Jebel Akhdar
"Ici en altitude, la température change. La générosité d'Oman, elle, ne change pas."
La 'Montagne Verte' qui domine la chaleur d'Oman — cultures de roses, air frais et villages en terrasses millénaires.
La route vers le Jebel Akhdar monte sans prévenir. Un instant vous êtes dans les plaines d’Al Hajar, les yeux plissés contre l’éclat blanc d’un après-midi à Nizwa, et l’instant suivant vous êtes en deuxième vitesse dans un lacet qui semble conçu pour mettre à l’épreuve votre détermination — et vos freins. La montagne ne se révèle pas progressivement. Elle arrive, simplement : deux mille mètres d’altitude, une chute de quinze degrés, et un air qui sent le genévrier et quelque chose de floral qu’il faut un moment pour identifier. La rose de Damas.

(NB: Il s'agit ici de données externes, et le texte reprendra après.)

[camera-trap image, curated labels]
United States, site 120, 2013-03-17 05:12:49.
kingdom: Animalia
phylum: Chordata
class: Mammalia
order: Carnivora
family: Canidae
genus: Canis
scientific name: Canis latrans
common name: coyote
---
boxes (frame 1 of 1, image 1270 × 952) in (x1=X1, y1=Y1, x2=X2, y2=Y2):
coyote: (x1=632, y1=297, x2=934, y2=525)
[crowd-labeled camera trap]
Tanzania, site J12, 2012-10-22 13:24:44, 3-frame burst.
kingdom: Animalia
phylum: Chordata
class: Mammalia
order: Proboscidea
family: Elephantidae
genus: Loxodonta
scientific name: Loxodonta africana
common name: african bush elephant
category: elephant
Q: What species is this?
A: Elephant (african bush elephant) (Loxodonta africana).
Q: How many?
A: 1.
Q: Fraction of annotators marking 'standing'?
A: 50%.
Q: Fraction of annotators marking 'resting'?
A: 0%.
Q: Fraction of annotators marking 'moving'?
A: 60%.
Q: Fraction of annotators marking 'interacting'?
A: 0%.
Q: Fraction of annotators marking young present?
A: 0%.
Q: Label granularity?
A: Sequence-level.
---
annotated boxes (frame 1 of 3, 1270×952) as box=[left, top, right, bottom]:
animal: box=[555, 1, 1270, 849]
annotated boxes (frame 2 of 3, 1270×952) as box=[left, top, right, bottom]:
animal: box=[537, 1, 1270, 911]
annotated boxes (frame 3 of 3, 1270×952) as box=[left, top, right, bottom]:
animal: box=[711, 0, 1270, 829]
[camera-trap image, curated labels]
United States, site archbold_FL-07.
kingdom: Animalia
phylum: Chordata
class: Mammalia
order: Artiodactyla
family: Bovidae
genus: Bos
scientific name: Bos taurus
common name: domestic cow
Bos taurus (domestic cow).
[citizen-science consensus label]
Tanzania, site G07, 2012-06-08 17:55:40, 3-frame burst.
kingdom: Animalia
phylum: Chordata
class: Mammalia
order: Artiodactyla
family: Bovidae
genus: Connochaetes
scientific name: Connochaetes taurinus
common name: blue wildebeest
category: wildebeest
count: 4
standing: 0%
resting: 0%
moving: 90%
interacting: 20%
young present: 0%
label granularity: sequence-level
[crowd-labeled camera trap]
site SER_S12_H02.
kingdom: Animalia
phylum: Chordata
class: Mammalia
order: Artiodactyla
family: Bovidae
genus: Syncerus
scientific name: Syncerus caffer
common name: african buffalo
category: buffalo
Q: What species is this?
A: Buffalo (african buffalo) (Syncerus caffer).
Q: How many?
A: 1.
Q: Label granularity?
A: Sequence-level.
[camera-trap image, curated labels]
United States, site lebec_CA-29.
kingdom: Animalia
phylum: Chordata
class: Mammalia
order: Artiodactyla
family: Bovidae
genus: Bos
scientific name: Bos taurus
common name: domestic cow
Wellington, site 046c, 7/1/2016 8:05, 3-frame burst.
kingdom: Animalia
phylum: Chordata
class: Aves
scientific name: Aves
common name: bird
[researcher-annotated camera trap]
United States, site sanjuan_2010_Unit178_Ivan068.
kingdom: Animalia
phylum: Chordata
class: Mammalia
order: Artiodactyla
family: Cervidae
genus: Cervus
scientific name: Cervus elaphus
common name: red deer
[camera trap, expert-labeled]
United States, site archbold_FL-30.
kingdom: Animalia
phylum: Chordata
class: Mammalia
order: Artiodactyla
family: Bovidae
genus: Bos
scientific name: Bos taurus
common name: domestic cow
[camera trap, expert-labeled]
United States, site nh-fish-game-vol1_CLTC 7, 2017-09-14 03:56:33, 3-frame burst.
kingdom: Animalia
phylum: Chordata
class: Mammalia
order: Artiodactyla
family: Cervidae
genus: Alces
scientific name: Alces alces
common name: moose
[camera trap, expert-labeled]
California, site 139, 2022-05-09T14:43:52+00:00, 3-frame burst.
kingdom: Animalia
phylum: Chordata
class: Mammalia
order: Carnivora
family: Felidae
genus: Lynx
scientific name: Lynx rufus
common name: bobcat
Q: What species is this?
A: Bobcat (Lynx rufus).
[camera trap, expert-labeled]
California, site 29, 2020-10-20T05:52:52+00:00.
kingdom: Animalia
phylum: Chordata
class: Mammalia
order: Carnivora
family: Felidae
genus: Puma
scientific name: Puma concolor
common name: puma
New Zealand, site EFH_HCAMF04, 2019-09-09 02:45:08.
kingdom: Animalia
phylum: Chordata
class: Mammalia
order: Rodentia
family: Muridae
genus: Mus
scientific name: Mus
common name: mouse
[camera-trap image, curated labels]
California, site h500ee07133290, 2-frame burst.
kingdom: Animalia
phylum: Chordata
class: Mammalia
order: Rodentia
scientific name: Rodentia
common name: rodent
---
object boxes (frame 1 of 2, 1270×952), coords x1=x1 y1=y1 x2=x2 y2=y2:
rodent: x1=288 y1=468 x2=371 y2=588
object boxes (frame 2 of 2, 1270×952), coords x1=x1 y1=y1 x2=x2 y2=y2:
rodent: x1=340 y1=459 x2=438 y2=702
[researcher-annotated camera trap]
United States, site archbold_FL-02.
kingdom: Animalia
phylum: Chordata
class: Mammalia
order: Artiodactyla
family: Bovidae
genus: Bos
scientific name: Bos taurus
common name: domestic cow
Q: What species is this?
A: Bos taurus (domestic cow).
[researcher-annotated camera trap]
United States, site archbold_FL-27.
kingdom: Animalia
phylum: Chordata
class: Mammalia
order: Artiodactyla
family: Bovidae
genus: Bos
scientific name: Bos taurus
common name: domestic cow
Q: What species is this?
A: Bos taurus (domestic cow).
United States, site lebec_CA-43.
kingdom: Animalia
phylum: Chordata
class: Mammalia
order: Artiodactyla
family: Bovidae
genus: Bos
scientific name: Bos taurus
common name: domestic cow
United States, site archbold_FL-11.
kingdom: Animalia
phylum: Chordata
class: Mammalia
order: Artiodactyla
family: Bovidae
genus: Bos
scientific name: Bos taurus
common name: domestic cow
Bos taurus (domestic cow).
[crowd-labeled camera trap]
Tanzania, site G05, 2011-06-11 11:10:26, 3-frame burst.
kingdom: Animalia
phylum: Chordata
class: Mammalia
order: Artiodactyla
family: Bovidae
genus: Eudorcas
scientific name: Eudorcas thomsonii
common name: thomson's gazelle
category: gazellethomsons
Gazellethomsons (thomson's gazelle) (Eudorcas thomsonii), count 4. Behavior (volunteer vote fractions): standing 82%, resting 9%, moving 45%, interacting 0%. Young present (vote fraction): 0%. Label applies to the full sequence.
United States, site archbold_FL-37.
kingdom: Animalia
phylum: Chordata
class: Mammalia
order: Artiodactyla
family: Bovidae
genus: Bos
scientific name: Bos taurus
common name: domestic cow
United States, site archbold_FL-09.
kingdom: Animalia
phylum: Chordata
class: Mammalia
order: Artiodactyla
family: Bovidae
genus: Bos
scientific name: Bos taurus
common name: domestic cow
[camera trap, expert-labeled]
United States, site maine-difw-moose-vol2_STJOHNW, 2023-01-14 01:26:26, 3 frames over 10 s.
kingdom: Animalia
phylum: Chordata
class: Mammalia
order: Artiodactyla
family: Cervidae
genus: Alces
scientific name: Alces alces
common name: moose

Des centaines de milliers d’entre elles, étagées dans les falaises en rangs si précis qu’ils paraissent architecturaux.
Les Terrasses de Wadi Bani Habib
Le vieux village de Bani Habib est posé sur le bord d’un canyon qui plonge si abruptement qu’il vous déplace l’estomac. J’ai marché sur les chemins de chèvres entre les maisons de pierre abandonnées — la plupart des familles ont rejoint le nouveau village en contrebas il y a des décennies — et j’ai trouvé les terrasses encore intactes en dessous, les canaux d’irrigation falaj toujours tracés dans la roche, acheminant l’eau de fonte vers les jardins de roses comme ils le font depuis l’âge du Bronze. Lia s’est accroupie devant un grenadier poussant dans une fissure du mur de terrasse, le photographiant avec le canyon en arrière-plan. Aucun de nous deux n’a parlé pendant un moment. Il y a des endroits qui imposent le silence non par leur grandeur mais par leur âge, et Bani Habib en fait partie.
La surprise est venue plus tard, sur le chemin du retour. Une femme prénommée Fatima — travaillant la parcelle de roses de sa famille près du belvédère d’Al Ayn — nous a offert un petit flacon d’eau de rose qu’elle avait distillée elle-même, insistant pour qu’on l’accepte sans payer et ajoutant, par l’entremise de sa fille adolescente qui traduisait, que les Français sont toujours les bienvenus. Je n’avais pas dit d’où je venais. Elle avait simplement entendu l’accent et tiré sa conclusion. Je ne l’ai pas détrompée.
La Saison des Roses et le Souq d’Al Aqr
La récolte de la rose de Damas dure environ trois semaines chaque avril, quand tout le plateau sent l’intérieur d’une parfumerie. Le matin, les pétales sont cueillis avant que la chaleur ne s’installe ; l’après-midi, ils sont dans des alambics en cuivre qui produisent l’eau de rose qu’Oman exporte dans tout le Golfe. Ce qui n’est pas exporté se retrouve dans tout le reste : la halwa servie avec le café dans la petite pension où nous logions près du village d’Al Aqr, le sirop versé sur les desserts au restaurant en bord de route sur la montée, les bouteilles alignées au souq du village où un kilo de pétales séchés coûte presque rien. J’en ai acheté deux et un sachet de boutons séchés que j’utilise encore dans mon thé des mois plus tard.
Le souq lui-même est sans prétention par nature — une poignée d’étals, des chaises en plastique, un vendeur de thé avec un thermos qui ne semble jamais se vider. Mais les hommes assis là en fin d’après-midi, regardant l’ombre de l’escarpement ramper à travers le canyon, avaient cette qualité particulière d’absence de hâte que j’en suis venu à associer à Oman en général : une générosité de temps, d’attention, de petite hospitalité qui ne coûte rien et signifie tout.
La Lumière au Belvédère de Diana Point
La plus belle lumière sur le Jebel Akhdar arrive dans l’heure qui précède le coucher du soleil, quand les parois du canyon passent du calcaire gris à l’ambre puis à un orange sang profond qui dure environ douze minutes avant de s’effondrer dans l’ombre violette. Le belvédère de Diana Point — ainsi nommé après une visite royale dans les années 1980 — est le point de vue officiel, mais le sentier de crête courant vers le sud offre quelque chose de mieux : la solitude et un angle plus long sur les terrasses en contrebas. Je suis resté là à regarder la couleur se déplacer sur la pierre comme quelque chose qu’on verse, et j’ai ressenti la satisfaction précise d’avoir gravi un endroit qui demandait un effort pour y parvenir.
Quand y aller : Avril pour la récolte des roses — le spectacle qui définit la montagne. D’octobre à février pour des températures plus douces et des ciels dégagés. Évitez juillet et août quand les routes en contrebas sont brutales même si le sommet reste clément ; la montée en pleine chaleur estivale est éprouvante.